En comparant la situation des femmes sur le marché du travail en Europe et en Amérique latine, cet ouvrage révèle une surprenante proximité... dans les inégalités.

Que vous soyez née à São Paulo ou à Paris, au Mexique ou en Norvège, ne vous faites pas trop d’illusions : certes votre situation en tant que femme s’est grandement améliorée ces cinquante dernières années, vous avez désormais accès la plupart du temps à l’éducation et au marché du travail, mais vous demeurez victime de votre statut de "deuxième sexe". Plus souvent au chômage ou cantonnée dans des professions bien déterminées, soumise à la double peine (cumul d’une activité professionnelle et des tâches domestiques), moins bien rémunérée que vos congénères masculins, enfermée dans des emplois à temps partiel subi, le chemin de l’égalité est encore long ; et ne comptez pas sur votre employeur pour imposer spontanément la parité, lui qui trouve que vos besoins en crèches coûtent décidément trop cher.

 

De l'intérêt d'une approche comparative

Voilà en substance ce que conclut cet ouvrage comparatif, recueil d’articles traitant de la question de l’accès différencié au marché du travail et de son influence sur l’organisation des temps sociaux des deux côtés de l’Atlantique. Un bilan certes déjà bien connu, mais qui a pour originalité de ne pas choisir les deux rives habituelles du même océan : c’est à sa consœur latine que l’Europe est ici confrontée, et non à l’Amérique du Nord comme on l’aurait fait spontanément. Délicat programme, me direz-vous, car voici deux zones géographiques bien différentes, tant du point de vue de leur niveau de développement que de la place réservée aux femmes dans la société. Il est déjà si difficile de comparer entre eux les pays européens, entre l’égalitarisme des Nordiques et la perpétuation des traditions chez les Latins… Mais ce serait d'une part oublier la culture commune partagée par les deux continents, forgée par la tradition chrétienne à l’origine d’une même organisation traditionnelle, celle du male breadwinner. Et d’autre part se priver d’une synthèse fort intéressante en termes d’enseignement sur une situation plus universelle qu’on aurait pu le penser de prime abord. Les auteurs de l’ouvrage se mettent d’ailleurs à l’abri de critiques trop virulentes sur la validité des comparaisons effectuées, en incluant un chapitre très intéressant de M.Lallement   sur l’intérêt des comparaisons internationales appréhendées par le prisme du genre.
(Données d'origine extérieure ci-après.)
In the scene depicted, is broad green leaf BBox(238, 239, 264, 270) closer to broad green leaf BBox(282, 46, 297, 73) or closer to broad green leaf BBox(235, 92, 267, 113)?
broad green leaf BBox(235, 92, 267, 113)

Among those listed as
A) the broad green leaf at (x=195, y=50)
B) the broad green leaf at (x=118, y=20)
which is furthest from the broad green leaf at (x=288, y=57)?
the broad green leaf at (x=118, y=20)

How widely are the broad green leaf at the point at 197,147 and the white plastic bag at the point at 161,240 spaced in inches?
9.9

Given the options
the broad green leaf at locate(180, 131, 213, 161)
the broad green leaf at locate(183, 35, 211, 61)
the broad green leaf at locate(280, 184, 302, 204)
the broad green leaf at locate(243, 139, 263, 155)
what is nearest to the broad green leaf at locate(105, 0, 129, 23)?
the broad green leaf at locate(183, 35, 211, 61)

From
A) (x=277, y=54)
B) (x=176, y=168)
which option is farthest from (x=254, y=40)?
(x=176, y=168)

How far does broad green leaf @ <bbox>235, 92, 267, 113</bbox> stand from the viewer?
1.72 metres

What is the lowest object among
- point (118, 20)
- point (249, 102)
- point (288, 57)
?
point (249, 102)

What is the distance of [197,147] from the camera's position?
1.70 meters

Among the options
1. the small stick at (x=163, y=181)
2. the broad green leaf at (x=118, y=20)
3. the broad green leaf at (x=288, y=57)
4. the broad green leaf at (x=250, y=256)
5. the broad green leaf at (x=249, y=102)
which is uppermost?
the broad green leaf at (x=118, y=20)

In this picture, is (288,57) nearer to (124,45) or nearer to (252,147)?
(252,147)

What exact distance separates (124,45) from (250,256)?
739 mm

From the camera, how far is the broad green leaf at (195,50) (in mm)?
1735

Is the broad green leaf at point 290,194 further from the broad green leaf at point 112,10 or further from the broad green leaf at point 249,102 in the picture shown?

Certes, certaines différences majeures sont à prendre en compte. L’accès massif des femmes à l’enseignement supérieur est un phénomène en voie d’achèvement en Europe, alors qu’il est relativement récent et ne concerne que la partie la plus favorisée des sociétés sud-américaines. Les taux d’activité féminins restent également plus élevés en Europe (77,5% en 2006 pour l’UE à 15) qu’en Amérique latine (52,9% en 2005 au Brésil), où les femmes sont plus souvent employées dans le secteur informel. Mais l’enseignement majeur de l’ouvrage est la communauté des problématiques qui se posent pour les femmes des deux continents, avec des questions centrales qui restent en suspens malgré les impressionnants progrès accomplis en très peu de temps. À titre d’exemple, on peut citer la fragilité des familles monoparentales, surexposées au risque de pauvreté, la dissymétrie des temps de travail des hommes confrontés aux heures supplémentaires alors que les femmes trustent le temps partiel, ou encore la ségrégation des emplois expliquant en partie la discrimination salariale ou l’inégal accès aux positions managériales. Certaines différences sont néanmoins également fort instructives : on apprend ainsi par exemple que si le sexe est surdiscriminant au Brésil dans la trajectoire professionnelle des individus, c’est la couleur de peau qui l’emporte en France   .

 

Les inégalités au travail : que faire?

Dans ce monde qui reste inégalitaire, c’est à la puissance publique qu’est alors confiée la mission de faire reculer les discriminations. Dans ce domaine, l’Union européenne peut alors inspirer les États sud-américains qui souhaitent développer une protection sociale et une politique familiale égalitaristes. Certains pays vont jusqu’à imposer de "bonnes pratiques" aux entreprises, comme l’a fait la Norvège en fixant un quota de 40% de femmes dans les conseils d’administration. Une discrimination positive pour accélérer l’histoire ?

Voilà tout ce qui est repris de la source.